I have been cold crashign down to 2degC. I'm brewing under pressure, so if there's plenty of presser in the fermenter before the cold crash then there's still positive pressure by the time it gets down to temp. If you are just using a regular fermenter then a trick I have seen before is to hook a balloon full of CO2 to your air lock (empty water out first), then when the temp goes down the baloon will shrink and stop any air getting sucked in.


----------



## BKBrews (29/4/21)

Klosey said:


> Hi BK. What did you put the hop burn down to? Too many hops in the dry hopping process?



was actually my first time using voss kveik, and I reckon it was a mix of the dry hop being too big, as well as the temp being too high. I think if I were to try again I would drop the temp to 18c after full attenuation and then dry hop and cold crash as normal. At the time I also read that aussie hops are susceptible to it, and I used a generous amount of enigma, vic secret, and galaxy (seriously - it smells so good).


----------



## ballantynedewolf (29/4/21)

I've been reading about hop creep because I'm getting increasing carbonation in older bottles and this lack of stability bothers me.
I'm unsure what the thresholds are though. I tend to only lightly or not at all dry hop, but I make (or try to!) lower alcohol beers with lots of body, and I don't take much steps to clear my beer. I tend to put kettle trub in the fermenter and don't often cold crash before bottling.
Am I a candidate for hop creep?
Could I have other issues eg bottles not clean enough?


----------



## MHB (29/4/21)

If you are adding hot break to your fermenter you clearly don’t give a fork about stability.
There are very good reasons for keeping hot break in the kettle. A bit of light reading.
Mark


----------



## ballantynedewolf (29/4/21)

Thanks for your advice.


----------



## duncbrewer (29/4/21)

ballantynedewolf said:


> I've been reading about hop creep because I'm getting increasing carbonation in older bottles and this lack of stability bothers me.
> I'm unsure what the thresholds are though. I tend to only lightly or not at all dry hop, but I make (or try to!) lower alcohol beers with lots of body,
> Could I have other issues eg bottles not clean enough?


I note you are trying to make low alcohol and lots of body. If there are still fermentable sugars left at the time of bottling even if ferment is going to occur very slowly you will overcarbonate in the bottle. If you are making say 0.5 % beers then you are really vulnerable to a wild yeast getting in and starting to chew down on those " body " sugars.
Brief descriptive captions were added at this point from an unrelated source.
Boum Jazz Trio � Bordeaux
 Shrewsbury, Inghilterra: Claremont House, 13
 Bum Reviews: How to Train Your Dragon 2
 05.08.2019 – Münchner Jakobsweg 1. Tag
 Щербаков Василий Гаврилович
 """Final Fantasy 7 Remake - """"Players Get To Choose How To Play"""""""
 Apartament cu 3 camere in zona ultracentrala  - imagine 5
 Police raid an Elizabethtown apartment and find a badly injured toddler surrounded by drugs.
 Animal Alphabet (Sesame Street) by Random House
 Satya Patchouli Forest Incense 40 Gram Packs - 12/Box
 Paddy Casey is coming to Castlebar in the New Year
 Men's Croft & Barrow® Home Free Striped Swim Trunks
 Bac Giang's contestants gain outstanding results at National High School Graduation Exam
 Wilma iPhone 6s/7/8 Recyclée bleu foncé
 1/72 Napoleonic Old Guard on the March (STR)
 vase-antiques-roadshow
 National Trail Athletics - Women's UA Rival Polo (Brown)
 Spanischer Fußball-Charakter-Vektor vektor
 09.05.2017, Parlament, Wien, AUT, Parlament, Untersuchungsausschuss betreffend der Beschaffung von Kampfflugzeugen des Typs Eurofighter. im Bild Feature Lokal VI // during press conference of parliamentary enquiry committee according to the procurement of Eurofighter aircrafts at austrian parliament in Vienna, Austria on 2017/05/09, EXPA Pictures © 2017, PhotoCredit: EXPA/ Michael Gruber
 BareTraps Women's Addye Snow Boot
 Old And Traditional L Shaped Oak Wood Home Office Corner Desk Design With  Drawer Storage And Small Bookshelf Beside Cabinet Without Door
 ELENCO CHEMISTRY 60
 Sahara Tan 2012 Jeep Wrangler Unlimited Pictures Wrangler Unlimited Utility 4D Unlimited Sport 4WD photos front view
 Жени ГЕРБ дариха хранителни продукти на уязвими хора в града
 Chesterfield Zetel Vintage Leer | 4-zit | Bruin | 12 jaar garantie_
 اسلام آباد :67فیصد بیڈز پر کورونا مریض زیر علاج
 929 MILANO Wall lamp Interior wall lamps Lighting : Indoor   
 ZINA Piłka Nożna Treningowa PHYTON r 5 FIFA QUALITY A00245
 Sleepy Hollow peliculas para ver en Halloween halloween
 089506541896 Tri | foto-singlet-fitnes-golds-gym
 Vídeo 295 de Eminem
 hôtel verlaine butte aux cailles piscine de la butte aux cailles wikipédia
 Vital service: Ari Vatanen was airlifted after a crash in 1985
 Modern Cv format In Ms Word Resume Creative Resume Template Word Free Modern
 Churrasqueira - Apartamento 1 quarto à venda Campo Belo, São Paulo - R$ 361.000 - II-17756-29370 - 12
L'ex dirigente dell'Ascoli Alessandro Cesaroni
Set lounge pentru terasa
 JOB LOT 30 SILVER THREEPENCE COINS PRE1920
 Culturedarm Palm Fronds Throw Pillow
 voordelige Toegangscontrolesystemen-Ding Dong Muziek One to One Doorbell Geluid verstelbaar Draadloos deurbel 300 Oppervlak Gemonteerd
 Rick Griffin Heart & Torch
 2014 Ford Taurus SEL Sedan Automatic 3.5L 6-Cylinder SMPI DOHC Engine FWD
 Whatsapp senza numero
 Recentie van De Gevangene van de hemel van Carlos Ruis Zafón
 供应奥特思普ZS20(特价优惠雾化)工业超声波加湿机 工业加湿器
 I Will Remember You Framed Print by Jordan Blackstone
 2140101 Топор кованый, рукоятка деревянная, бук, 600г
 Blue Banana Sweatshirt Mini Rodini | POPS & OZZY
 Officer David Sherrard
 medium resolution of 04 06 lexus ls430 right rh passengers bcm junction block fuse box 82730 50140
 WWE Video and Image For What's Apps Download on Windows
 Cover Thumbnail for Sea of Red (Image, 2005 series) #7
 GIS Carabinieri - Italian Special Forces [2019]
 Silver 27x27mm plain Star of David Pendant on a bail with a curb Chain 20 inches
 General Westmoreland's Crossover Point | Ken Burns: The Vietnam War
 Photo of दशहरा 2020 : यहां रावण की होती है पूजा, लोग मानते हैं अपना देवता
I think look at the sugars you've got in the bottle as the cause rather than any you might make with dry hopping and diastase enzyme ( especially as you aren't doing much dry hopping ).

Could consider pasteurising your beer if making a very low alcohol beer.
If you mean session beers say 3-4 percent which are overcarbed make sure ferment is really finished and use a priming calculator found on brewers friend so you don't add too much sugar at the bottling phase.


----------



## Doctormcbrewdle (30/4/21)

Warmer dry hopping for me has always been better. I get far more dank flavours than cold. Cold I can sometimes not even detect any dry hop at all.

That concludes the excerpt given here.